B is for Boondocks and Brouhaha

I know, I missed yesterday.  An unplanned visit by 10 year old grandson drove all thoughts of blogging, A to Z and such like, out of my mind.  So here goes for B.
There are some words that are so good to hear and fun to use.  Boondocks  and Brouhaha both fit in that category.  But I always wondered about Boondocks, as to whether it was a real place like Timbuktu.  But, sadly, so Wikipedia informs me, that is not so.  There is no interesting place called 'The Boondocks".  It apparently comes for the Tagalog language from Philippines, which means mountain and hence far away and rural.  That was a bit of a disappointment.
Brouhaha sounds such a polished way of denoting a hullabaloo, so proper sounding.  The online Thesaurus also gives 'hubbub', 'uproar' and 'katzenjammer'.  Uproar somehow just doesn't cut it--sounds more like denoting children's tantrums; but I must say 'katzenjammer' sounds good.
Well on to tomorrow and C,

24 May 2015

A is aardvarks, armadillos and anteaters

As you can guess, I am an animal lover and aardvark was the first word that came to mind for A!  When googling for information on the aardvark, what got thrown up first was an Aardvark pest control organization, a management consulting firm and then a social search service--which was bought up by Google!!
An aardvark.  It is related to the South American anteater, is a native of Africa and it's name means 'earth pig' in Afrikaans.

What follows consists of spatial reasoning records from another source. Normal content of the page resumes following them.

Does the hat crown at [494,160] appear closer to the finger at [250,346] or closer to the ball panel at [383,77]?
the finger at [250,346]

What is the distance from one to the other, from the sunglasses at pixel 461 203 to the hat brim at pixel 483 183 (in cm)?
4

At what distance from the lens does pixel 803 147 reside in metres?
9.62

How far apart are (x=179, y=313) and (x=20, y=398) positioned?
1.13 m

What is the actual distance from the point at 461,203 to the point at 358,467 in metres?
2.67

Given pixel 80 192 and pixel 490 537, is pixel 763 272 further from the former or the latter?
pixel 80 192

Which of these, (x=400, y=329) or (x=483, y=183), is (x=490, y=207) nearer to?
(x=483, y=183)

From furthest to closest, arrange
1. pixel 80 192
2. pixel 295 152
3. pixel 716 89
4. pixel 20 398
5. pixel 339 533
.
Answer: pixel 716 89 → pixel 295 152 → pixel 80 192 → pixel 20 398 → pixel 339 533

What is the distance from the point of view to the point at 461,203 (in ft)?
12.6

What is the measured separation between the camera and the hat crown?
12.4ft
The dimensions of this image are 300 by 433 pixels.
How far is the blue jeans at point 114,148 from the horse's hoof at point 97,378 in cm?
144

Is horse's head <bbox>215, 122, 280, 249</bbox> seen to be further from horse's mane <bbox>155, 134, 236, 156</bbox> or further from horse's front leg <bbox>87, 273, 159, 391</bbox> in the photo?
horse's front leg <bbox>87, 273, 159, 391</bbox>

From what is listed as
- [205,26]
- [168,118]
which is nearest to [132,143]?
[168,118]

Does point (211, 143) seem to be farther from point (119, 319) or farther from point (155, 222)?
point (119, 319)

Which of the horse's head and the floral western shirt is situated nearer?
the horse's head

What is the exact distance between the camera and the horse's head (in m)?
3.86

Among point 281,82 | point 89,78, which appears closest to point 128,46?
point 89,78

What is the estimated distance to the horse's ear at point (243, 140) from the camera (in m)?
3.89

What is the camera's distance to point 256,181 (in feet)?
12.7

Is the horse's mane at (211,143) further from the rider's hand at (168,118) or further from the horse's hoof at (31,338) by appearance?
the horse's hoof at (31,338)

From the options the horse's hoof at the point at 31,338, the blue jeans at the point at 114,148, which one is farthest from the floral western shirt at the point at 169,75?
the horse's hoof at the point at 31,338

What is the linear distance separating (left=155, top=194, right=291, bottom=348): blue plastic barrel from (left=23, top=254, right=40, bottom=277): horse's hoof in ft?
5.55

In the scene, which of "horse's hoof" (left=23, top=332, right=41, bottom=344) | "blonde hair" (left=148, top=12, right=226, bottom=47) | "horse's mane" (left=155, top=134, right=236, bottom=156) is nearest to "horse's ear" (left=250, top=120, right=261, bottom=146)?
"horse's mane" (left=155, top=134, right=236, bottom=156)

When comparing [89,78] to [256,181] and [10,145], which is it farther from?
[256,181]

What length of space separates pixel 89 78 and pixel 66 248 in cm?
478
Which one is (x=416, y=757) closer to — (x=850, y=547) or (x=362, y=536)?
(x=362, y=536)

Googling for armadillo,  I found that there is an armadillo which has something to do with the computer language C++!  I also found that there are many, many species of armadillos.  I had only heard about the nine-banded armadillos and seen pictures of them, from reading Gerald Durrell's books.  The picture here is from Wikipedia and is of the smallest species called the Pink Fairy Armadillo.  Looks rather like a rabbit wearing armour.

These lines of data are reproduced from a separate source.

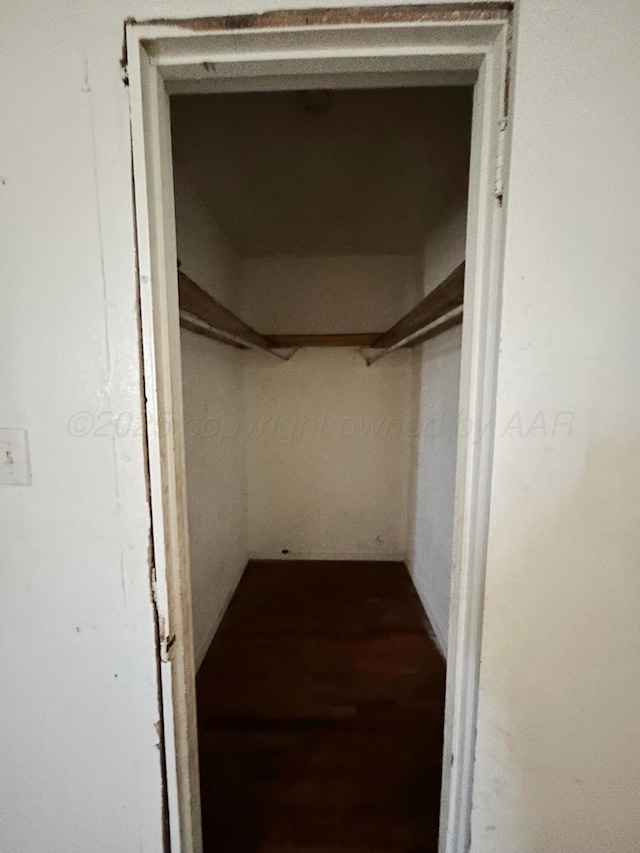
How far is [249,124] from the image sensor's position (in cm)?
132

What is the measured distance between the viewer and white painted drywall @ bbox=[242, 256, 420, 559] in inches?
111

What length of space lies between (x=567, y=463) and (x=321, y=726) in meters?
1.60

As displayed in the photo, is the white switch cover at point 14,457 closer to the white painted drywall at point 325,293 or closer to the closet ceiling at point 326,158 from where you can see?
the closet ceiling at point 326,158

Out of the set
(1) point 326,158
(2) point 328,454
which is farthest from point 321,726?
(1) point 326,158

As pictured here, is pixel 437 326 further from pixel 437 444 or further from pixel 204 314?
pixel 204 314

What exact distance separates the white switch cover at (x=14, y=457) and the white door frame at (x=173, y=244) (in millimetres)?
248

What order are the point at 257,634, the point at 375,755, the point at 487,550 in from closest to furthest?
1. the point at 487,550
2. the point at 375,755
3. the point at 257,634

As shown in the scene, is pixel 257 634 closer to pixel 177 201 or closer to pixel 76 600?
pixel 76 600

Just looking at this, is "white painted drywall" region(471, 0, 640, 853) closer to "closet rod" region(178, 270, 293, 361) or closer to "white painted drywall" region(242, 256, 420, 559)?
"closet rod" region(178, 270, 293, 361)

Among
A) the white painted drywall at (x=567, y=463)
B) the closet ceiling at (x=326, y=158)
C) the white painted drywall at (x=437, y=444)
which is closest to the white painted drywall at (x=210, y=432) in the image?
the closet ceiling at (x=326, y=158)

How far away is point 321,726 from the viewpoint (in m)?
1.61

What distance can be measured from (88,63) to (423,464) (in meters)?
2.31

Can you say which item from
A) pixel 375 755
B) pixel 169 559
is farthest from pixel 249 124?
pixel 375 755

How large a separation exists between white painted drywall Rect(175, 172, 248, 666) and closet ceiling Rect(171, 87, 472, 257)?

Google didn't come up with anything other than the animal when searching for anteater anyway.  In 'Three Singles to Adventure' by Gerald Durrell, there is a hilarious account of his lassoing an anteater.  The giant anteater is the one that is most commonly thought of as anteater, with it's really long slender snout.  But there are three other species.  This is a picture of a Northern tamandua--rather like an elongated panda!

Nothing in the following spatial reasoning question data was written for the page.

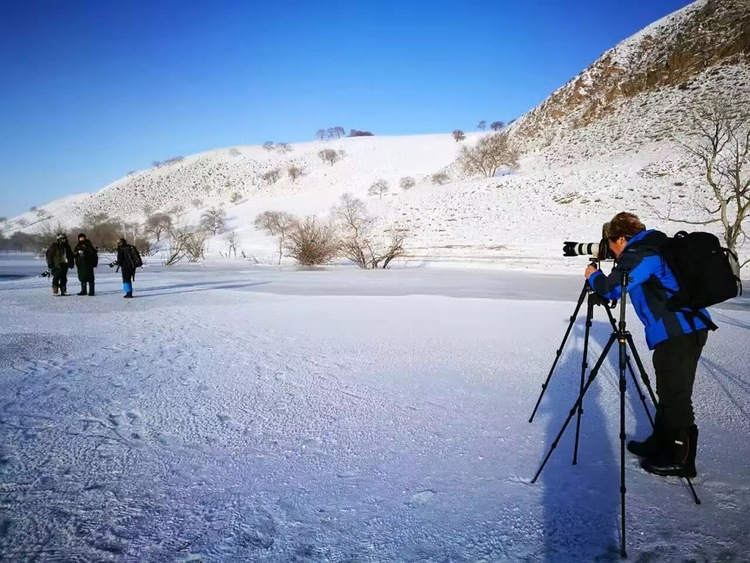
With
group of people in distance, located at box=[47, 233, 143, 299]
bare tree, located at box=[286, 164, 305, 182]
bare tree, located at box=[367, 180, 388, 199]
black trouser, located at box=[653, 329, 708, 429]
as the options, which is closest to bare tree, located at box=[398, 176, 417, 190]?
bare tree, located at box=[367, 180, 388, 199]

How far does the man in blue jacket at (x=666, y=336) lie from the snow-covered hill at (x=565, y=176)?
2429cm

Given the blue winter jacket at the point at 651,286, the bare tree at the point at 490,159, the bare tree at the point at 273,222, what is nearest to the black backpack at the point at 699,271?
the blue winter jacket at the point at 651,286

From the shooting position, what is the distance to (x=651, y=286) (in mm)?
2945

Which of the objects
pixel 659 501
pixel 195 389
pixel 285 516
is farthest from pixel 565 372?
pixel 195 389

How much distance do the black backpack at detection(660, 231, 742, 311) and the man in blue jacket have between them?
82mm

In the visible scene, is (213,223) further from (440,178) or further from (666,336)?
(666,336)

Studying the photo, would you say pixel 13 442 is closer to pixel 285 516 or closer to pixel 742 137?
pixel 285 516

So that's three types of anteaters.  Tomorrow is B

23 May 2015

Blogging A to Z

After reading this on Jane Turley's blog, I've been wanting to try the challenge.  I haven't blogged regularly for the longest time and never done something like this.  But, after reading Jane's blog, my mind threw up all kinds of A to Z idea, though truth be told, it was only for the earlier letters.  Anyway, here goes--the idea is to post every day except Sunday.  I'm wondering whether to make that mid week and post all the other days.  So I'll start from tomorrow--Sunday as the first day of the week and break mid-week on Wednesday.

16 May 2015

End of a packed 13 weeks.

I wake to a silent house.  I make coffee and drink it sitting with Elsa, my Lab, with no interruptions.  Quietness, feeling like a grey tangible 'thing,' is everywhere.  There is no one trying to hog the computer, no quarreling over iPads; the lights and fans in every room are not on and no random toys in odd places.  I attack one room at a time, sorting, putting away, with no calls of "Ammachy" (grandmom).  But after a little while, I feel my stomach tightening and I cannot continue:
                                           'But I'm bluer than blue
                                           Sadder than sad
                                             Life without (all of)you is gonna be
                                             Bluer than blue'

All my 4 grandchildren were here and my son and wife from the US.  The Indian grandkids live fairly close by and so I will see them fairly often.  But the Americans we will not get to see--in the flesh--only after a year.  Ah well, as always, thank heavens for FaceTime and Skype.